Start of Information given
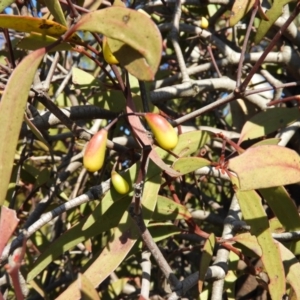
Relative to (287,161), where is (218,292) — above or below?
below

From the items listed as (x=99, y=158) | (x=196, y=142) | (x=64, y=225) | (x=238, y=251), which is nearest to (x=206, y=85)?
(x=196, y=142)

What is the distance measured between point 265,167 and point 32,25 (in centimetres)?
34

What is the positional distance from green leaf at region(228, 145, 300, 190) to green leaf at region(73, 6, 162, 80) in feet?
0.59

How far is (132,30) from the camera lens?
559mm

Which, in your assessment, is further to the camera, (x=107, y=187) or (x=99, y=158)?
(x=107, y=187)

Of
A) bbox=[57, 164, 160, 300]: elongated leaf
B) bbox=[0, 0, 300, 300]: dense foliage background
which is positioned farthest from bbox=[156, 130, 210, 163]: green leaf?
bbox=[57, 164, 160, 300]: elongated leaf

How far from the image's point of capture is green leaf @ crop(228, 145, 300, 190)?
65 cm

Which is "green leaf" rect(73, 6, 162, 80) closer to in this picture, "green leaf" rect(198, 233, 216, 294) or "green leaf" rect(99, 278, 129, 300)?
"green leaf" rect(198, 233, 216, 294)

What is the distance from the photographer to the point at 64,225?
1.50 m

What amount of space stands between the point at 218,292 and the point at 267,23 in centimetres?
46

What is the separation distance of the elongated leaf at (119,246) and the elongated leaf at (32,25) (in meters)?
0.29

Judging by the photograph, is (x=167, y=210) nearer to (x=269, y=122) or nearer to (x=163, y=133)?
(x=269, y=122)

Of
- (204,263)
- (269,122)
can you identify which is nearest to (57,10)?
(204,263)

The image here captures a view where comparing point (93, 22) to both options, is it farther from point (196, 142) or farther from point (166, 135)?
point (196, 142)
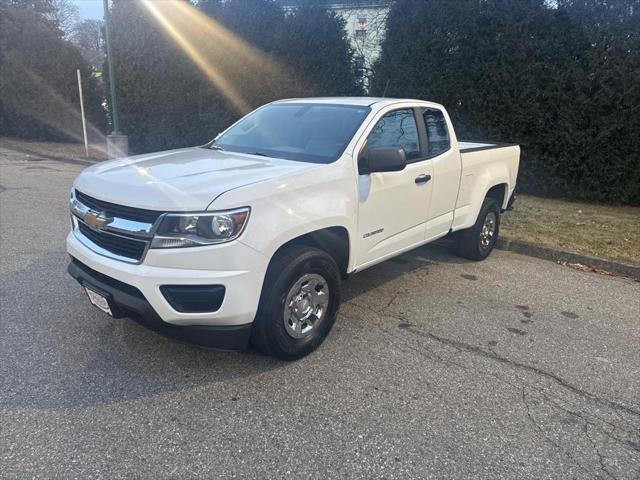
End of Information given
### Problem description
Copy out the items word for word, starting at the line that contains "How far is (132,30) from the camera lens?" and continuing through the end of the items, including both ends. Leave the pictures out of your answer.

### Result below
How far is (132,30) from the camera lens?
559mm

Which, in your assessment, is further to the camera, (x=107, y=187) or (x=99, y=158)?
(x=107, y=187)

Of
A) bbox=[57, 164, 160, 300]: elongated leaf
B) bbox=[0, 0, 300, 300]: dense foliage background
which is positioned farthest from bbox=[156, 130, 210, 163]: green leaf?
bbox=[57, 164, 160, 300]: elongated leaf

How far from the image's point of capture is green leaf @ crop(228, 145, 300, 190)?
65 cm

Which is "green leaf" rect(73, 6, 162, 80) closer to in this picture, "green leaf" rect(198, 233, 216, 294) or "green leaf" rect(99, 278, 129, 300)?
"green leaf" rect(198, 233, 216, 294)

What is the distance from the photographer to the point at 64,225?
1.50 m

What amount of space stands between the point at 218,292 and the point at 267,23 in centimetres?
46

What is the separation distance of the elongated leaf at (119,246) and the elongated leaf at (32,25) (in meters)?
0.29

Judging by the photograph, is (x=167, y=210) nearer to (x=269, y=122) or nearer to (x=163, y=133)?
(x=269, y=122)

Of
- (204,263)
- (269,122)
can you identify which is nearest to (57,10)?
(204,263)

The image here captures a view where comparing point (93, 22) to both options, is it farther from point (196, 142) or farther from point (166, 135)?
point (196, 142)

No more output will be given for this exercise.